Once the pictures are set aside, transcribe the remaining data exactly.

▶ **SUPPLIED INFORMATION**:

=== Section Start ===

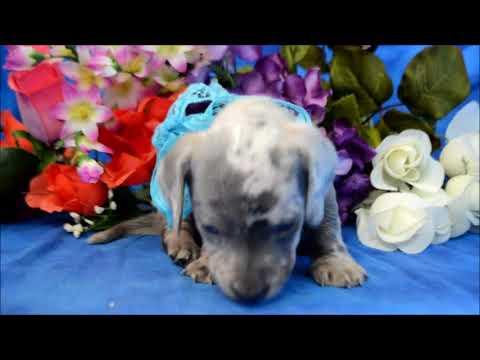 Nugget AKC Male Chocolate Tan Dapple LH Miniature Dachshund Puppy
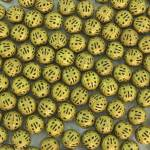 """""""Gold Colored Metal Beads"""" by rhamm"""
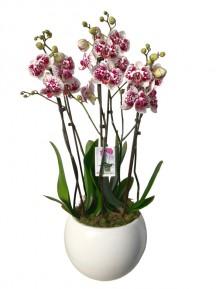 Centro orquideas ceramica blanca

=== Section End ===

▶ **OUTPUT FOR THIS EXERCISE**:
 Nugget AKC Male Chocolate Tan Dapple LH Miniature Dachshund Puppy
 """""""Gold Colored Metal Beads"""" by rhamm"""
 Centro orquideas ceramica blanca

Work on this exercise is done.